The two accused are likewise ordered to pay jointly and severally the offended
private victim Ma. Socorro M. Sarmiento the sum of P7,000.00 as actual damages and
P3,000.00 as temperate damages. 3

Before us now in this appeal, appellants contend that the court a quo erred (1) in convicting
them under Presidential Decree No. 532 since they were not expressly charged with a crime
therein; (2) in applying Sections 4 and 5, Rule 120 of the Rules of Court since the charge under
said presidential decree is not the offense proved and cannot rightly be used as the offense
proved which is necessarily included in the offense charged. 4

For the material antecedents of this case, we quote with approval the following counter-statement
of facts in the People's brief 5 which adopted the established findings of the court a quo,
documenting the same with page references to the transcripts of the proceedings, and which we
note are without any substantial divergence in the version proffered by the defense.

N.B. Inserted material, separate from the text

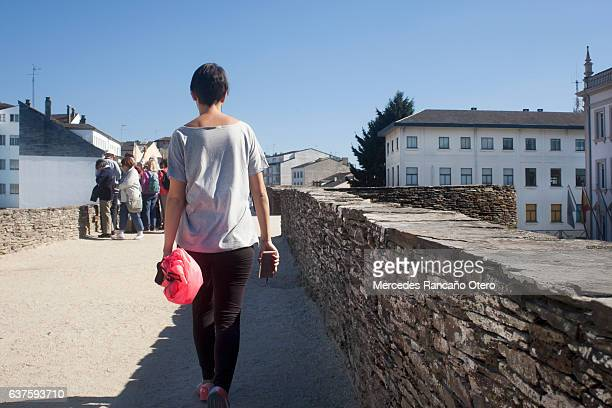 """young woman walking on the """"muralla"""", lugo, spain. - muralla stock photos and pictures"""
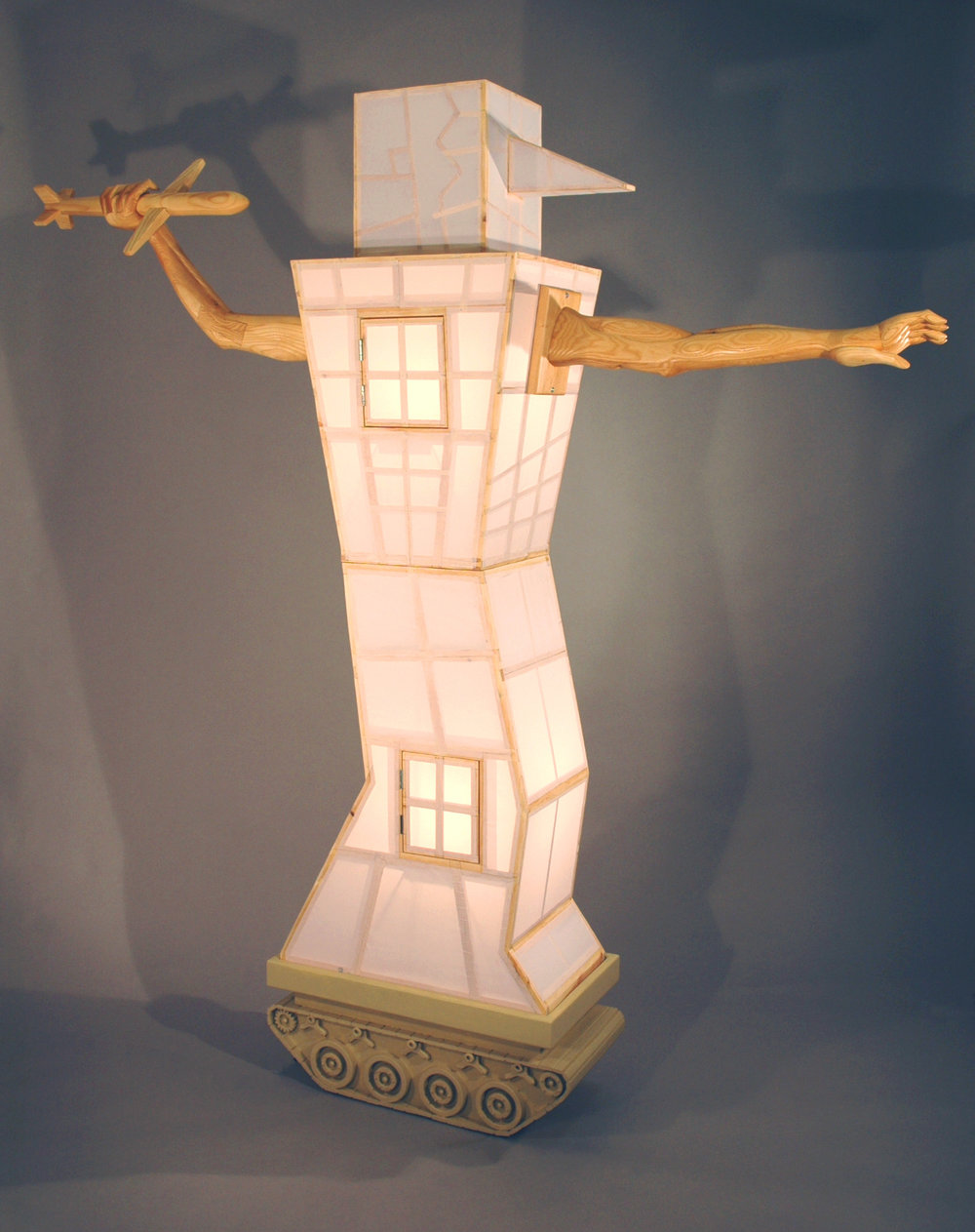 "14.        Title:  Illuminated Man?               Media: Wood, paper, paint, electrical elements,              motors, stones              Dimensions: 82""h x 65""w x 28""d"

This is a prosecution for kidnapping for ransom allegedly done on January 13, 1988
by the two accused (tsn, Jan. 8, 1990, p. 7).

Mrs. Maria Socorro Mutuc-Sarmiento owns a bakeshop in Araneta Avenue, Quezon City
called Nika Cakes and Pastries. She has a driver of her own just as her husband
does (Ibid., pp. 4-6).

At around 5:00 in the afternoon of January 13, 1988, the accused Isabelo Puno, who
is the personal driver of Mrs. Sarmiento's husband (who was then away in Davao
purportedly on account of local election there) arrived at the bakeshop. He told
Mrs. Socorro that her own driver Fred had to go to Pampanga on an emergency
(something bad befell a child), so Isabelo will temporary (sic) take his place
(Id., pp. 8-9).
Mrs. Socorro's time to go home to Valle Verde in Pasig came and so she got into
the Mercedes Benz of her husband with Isabelo on (sic) the wheel. After the car
turned right in (sic) a corner of Araneta Avenue, it stopped. A young man, accused
Enrique Amurao, boarded the car beside the driver (Id., pp. 9-10).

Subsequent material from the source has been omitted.